Circle K is a Kiwanis organization. As of now, there are over 600,000 Kiwanis members in over 80 countries. Throughout the world, Kiwanis dedicates itself to nearly 150,000 service projects every year. In North America alone, there are approximately 5,000 branches of the club.
Club president Jennifer Hicks said there are a multitude of projects the Circle K club gets involved with.
“We’re all about doing community service projects, whether or not it’s helping out with the environment, or helping out older people. We find community service projects our members want to do,” Hicks said.
The branches of Kiwanis range from elementary school through college. In elementary school, the club is called “K-Kids.” In middle school, the club is referred to as “Builders Club.” In high school, it is called “Key Club.” Then, once you reach the university level, the club is known as “Circle K.” As you progress through each of the phases, the name changes, but the organization and work at each level remains the same.
One project that Hicks is particularly passionate about is raising money for the less fortunate.
“Sometimes we will do a service project to raise funds for different charities,” Hicks said. “There is a lot of need in [the Bellingham] community. It’s not feasible to just ask for companies to donate things, it needs to come from a personal level to make sure people are getting what they need.”
Club vice president of service Alexis Muniz said it’s especially important for Western students to give back to their community while they still can.

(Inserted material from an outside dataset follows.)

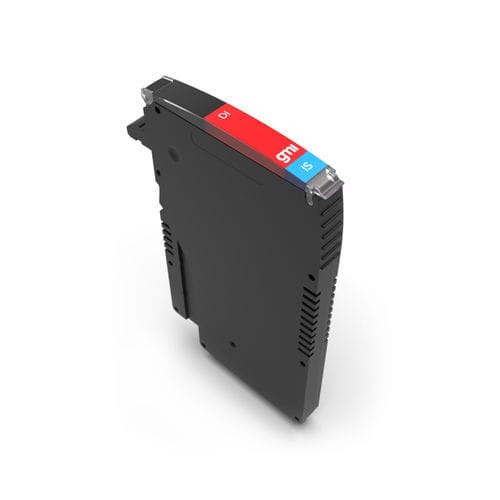 Repetidor de corriente - X1-IS-DI-03-S - GM International S.p.A. - para zona peligrosa / SIL 3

Muniz has been a part of the Kiwanis organization since she was in middle school, and she has reaped the benefits of the club over the years. They even awarded her a college scholarship in high school just for being a part of the organization.
“I could give people a million reasons,” Muniz said. “It’s heartwarming. It’s a good way to get involved with the community.”

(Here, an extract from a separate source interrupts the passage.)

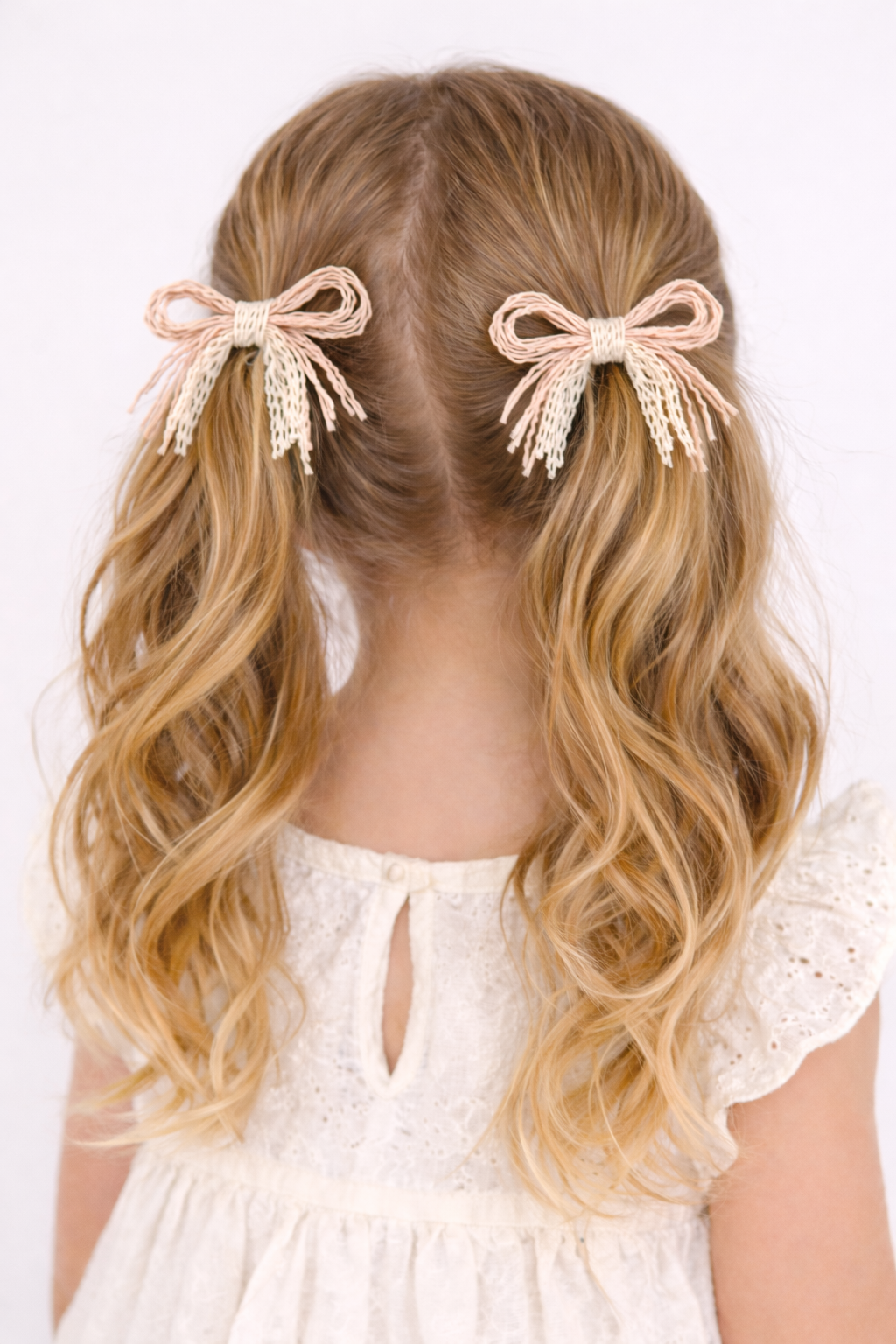 Heirloom Mini Bow Set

Both Muniz and Hicks agreed they feel like they’ve gained a lot from the club and it’s rewarded them in various ways.
“I’ve gained a lot of leadership skills being a member. You have to be able to interact with a variety of people from different backgrounds,” Hicks said. “I’ve met a lot of good friends through service projects, actually.”
Muniz said the club gives back to the community in tangible ways which members can be proud of.
“I went to a work party last year at a park where we planted all of these trees. I went again this year and I got to see the trees were a little bit bigger,” Muniz said. “It’s really just seeing the lasting impact. You don’t have to be rich to make an impact. It’s proving, to a point, that one person can make a difference in the world.”
Senior Audrey Orem said she has realized the benefits of community service in Bellingham. She thinks the club does a good job of keeping students involved in what’s going on.
“It’s a good way to keep Western students involved with the local community,” Orem said.
Hicks said in order to join the Circle K club at Western, all new members must attend a meeting and pay a due of $20. After doing this, they are officially a part of the club and can start participating in various service projects. Meetings are held every Monday at 7:10 p.m. in Academic Instructional Center West 305.
“We are a public funded university, and since it is a college town, we should be making an impact on the community,” Muniz said. “We have, in some cases, more time than some adults. There’s really no reason we shouldn’t be involved. It’s just a good thing to do.”